Le mécanisme délicat que révèle la pandémie
Nous mesurons la richesse d’une nation par son Produit Intérieur Brut (PIB), à savoir la somme des « valeurs ajoutées » : la différence entre le prix auquel une chose a été vendue et ce qu’elle a coûté, ce que nous appelons d’habitude les bénéfices ou le profit.

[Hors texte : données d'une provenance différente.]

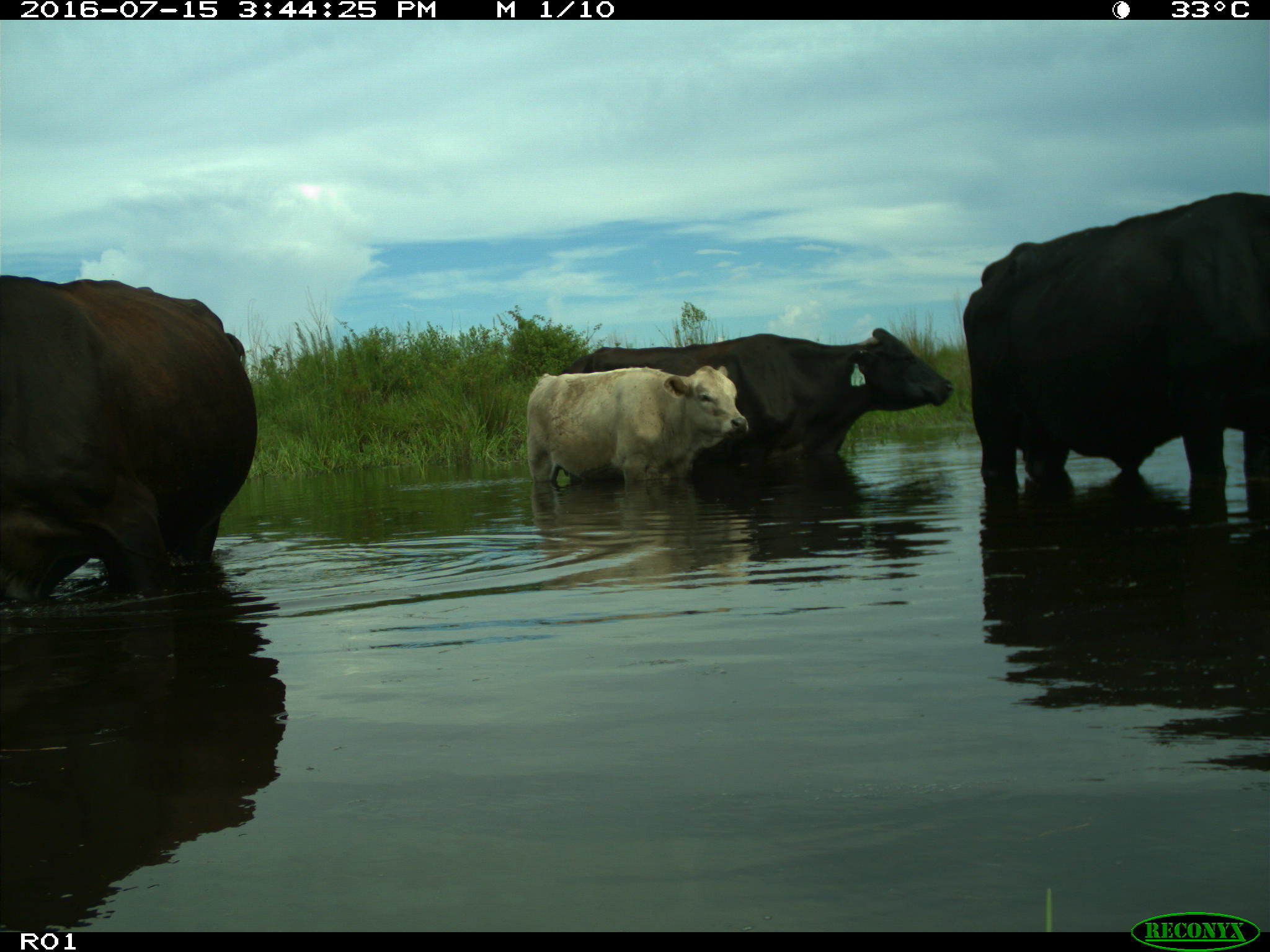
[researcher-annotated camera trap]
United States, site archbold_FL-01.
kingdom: Animalia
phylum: Chordata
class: Mammalia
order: Artiodactyla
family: Bovidae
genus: Bos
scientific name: Bos taurus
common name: domestic cow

Tout cela, additionné, constitue le PIB. La condition pour que se constitue la « richesse nationale » est donc qu’existe à tout moment un nombre considérable de personnes prêtes à payer pour une chose davantage que ce qu’elle a coûté, et à alimenter ainsi la richesse nationale. On ne s’étonne pas suffisamment que dans les conditions ordinaires cette condition, à savoir la génération de profits considérables, soit si facilement remplie.

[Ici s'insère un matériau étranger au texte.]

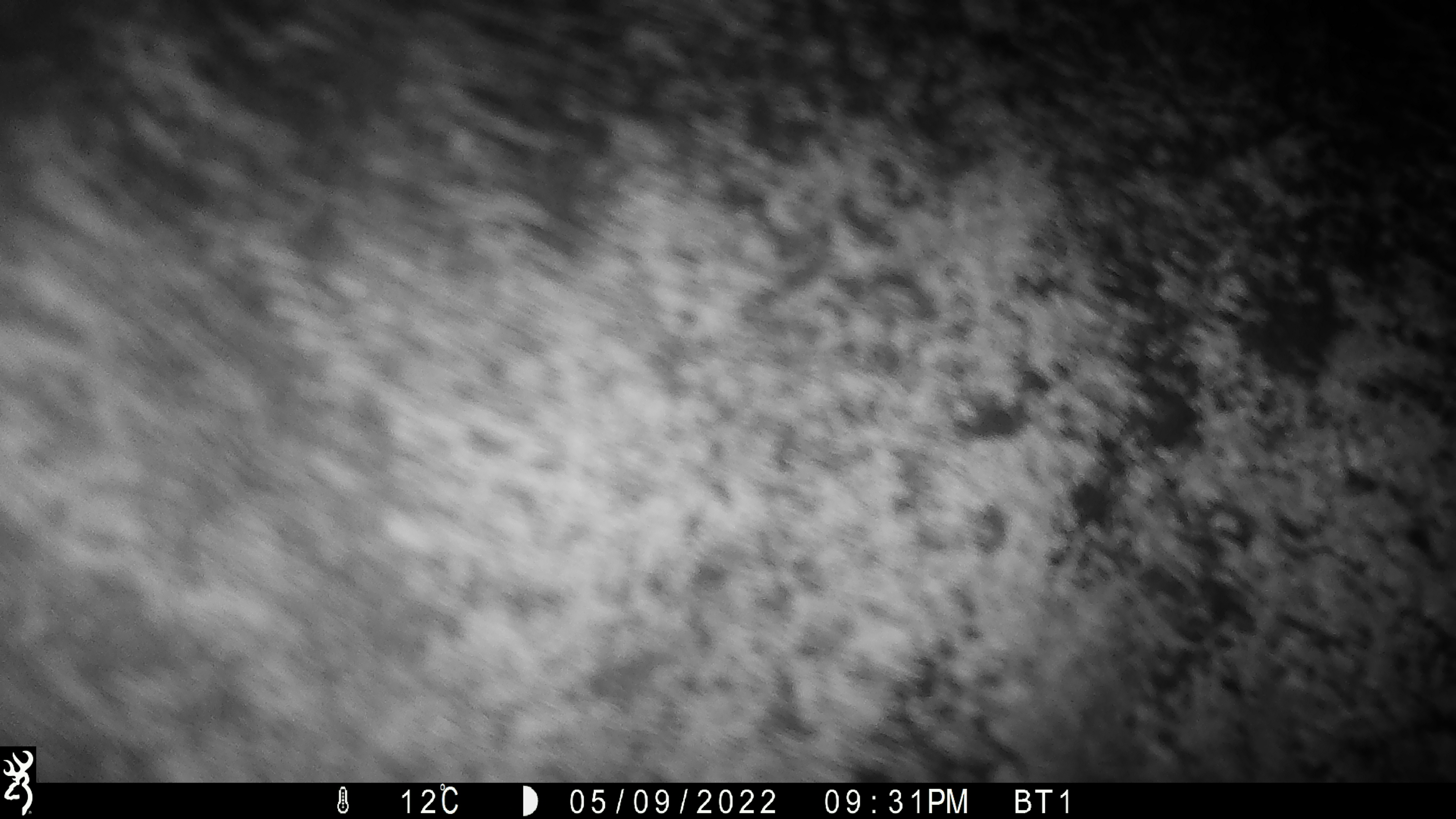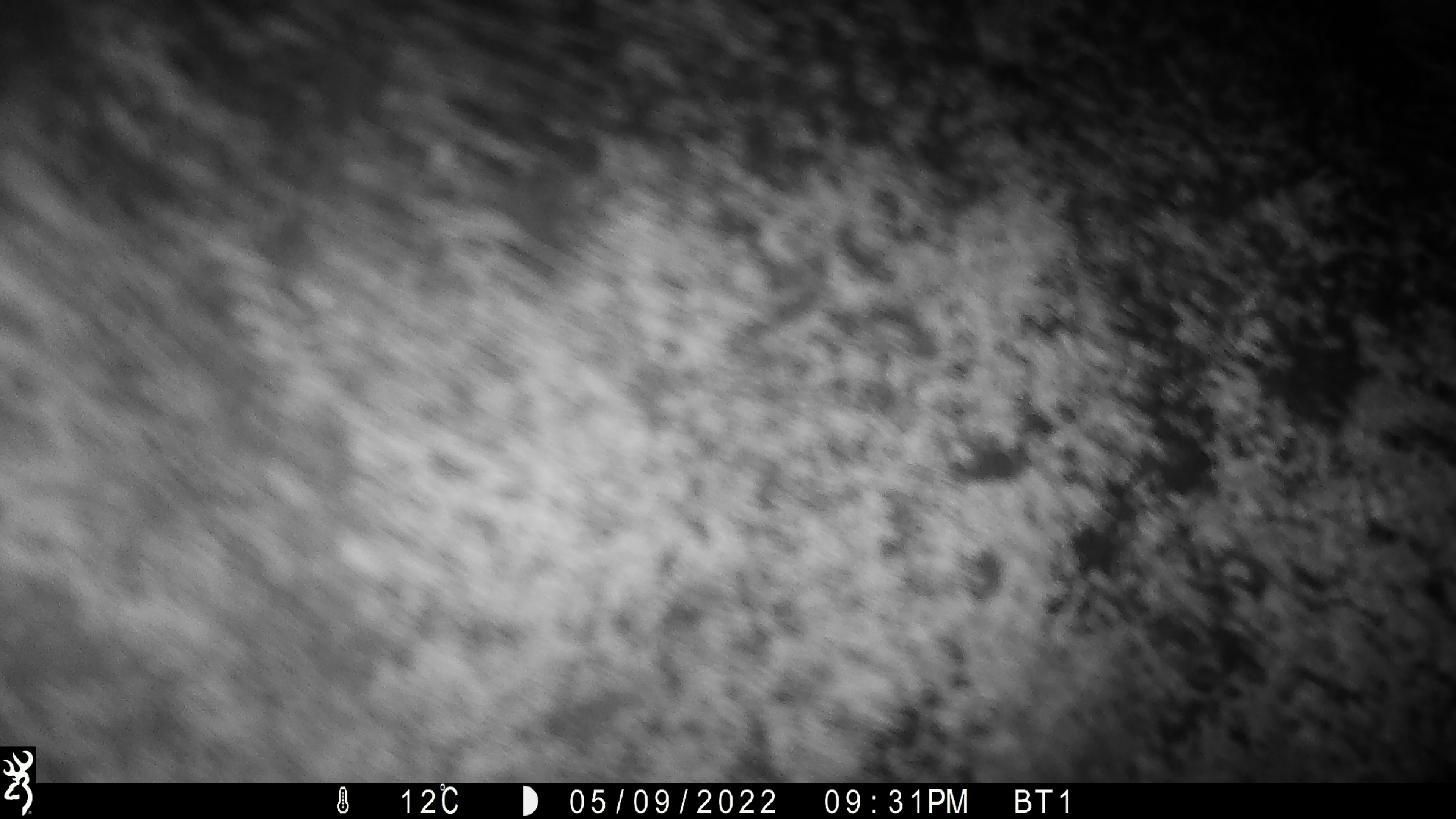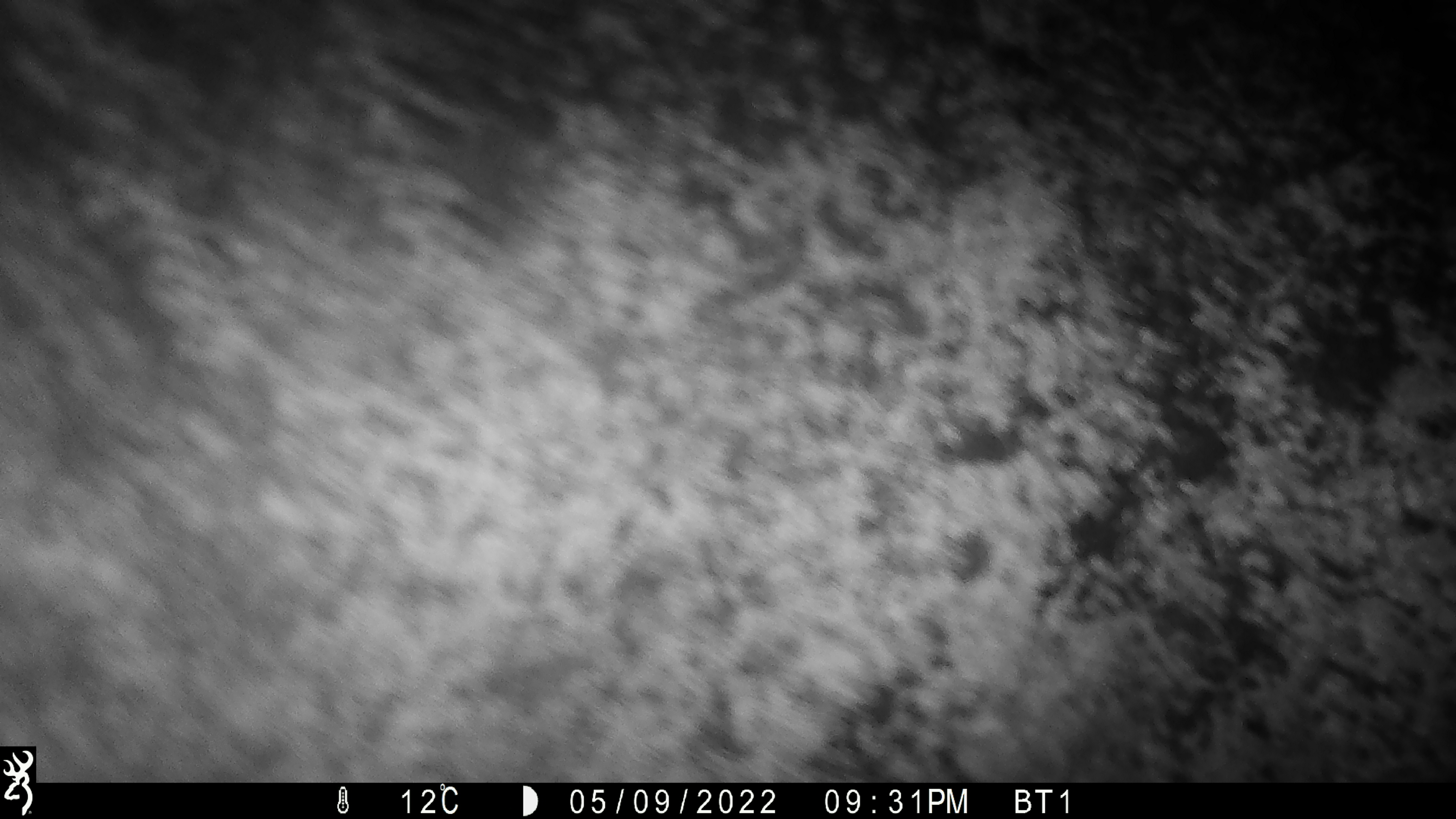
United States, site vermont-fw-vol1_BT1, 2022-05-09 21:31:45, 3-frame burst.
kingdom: Animalia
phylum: Chordata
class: Mammalia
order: Artiodactyla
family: Cervidae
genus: Alces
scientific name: Alces alces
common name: moose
Moose (Alces alces).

On ne s’étonne pas non plus du fait qu’il faut pour cela que les profits réalisés antérieurement aient été redistribués au moins partiellement entre une multitude de personnes, leur permettant à nouveau d’acheter marchandises et services à un prix plus élevé que ce qu’ils avaient coûté. Cette capacité de relance répartie dans la population sans être seulement réservée à ceux ayant directement généré le profit (les industriels ayant produit les biens ou les marchands les ayant vendus), c’est ce qu’on appelle bien entendu le « pouvoir d’achat ». L’un des mécanismes faisant que le profit se retrouve redistribué entre les mains de la multitude ayant acquis les biens, c’est le salariat : la rémunération du travail accompli. Un autre, c’est la protection sociale. Sans eux, il serait impossible de revendre plus cher que le prix coûtant. Une condition sine qua non pourtant souvent perdue de vue.
Il faut une crise comme celle que nous traversons et que la machine se grippe en divers endroits pour que son mécanisme apparaisse dans sa complexité, faisant apparaître en surface ses zones de fragilité, et il faut bien le dire, son caractère un peu incongru. Plus le salariat est en péril, comme dans une pandémie réduisant la capacité à travailler, plus la protection sociale devra être mise à contribution dans un rôle de maintien du pouvoir d’achat.
Les gouvernements sont aujourd’hui jugés à leur capacité à jongler avec ces divers facteurs : assurer la protection sanitaire de la population, protéger la production de valeur ajoutée, favoriser la redistribution du profit pour maintenir le pouvoir d’achat, et compenser par la protection sociale les déséquilibres causés par la pandémie.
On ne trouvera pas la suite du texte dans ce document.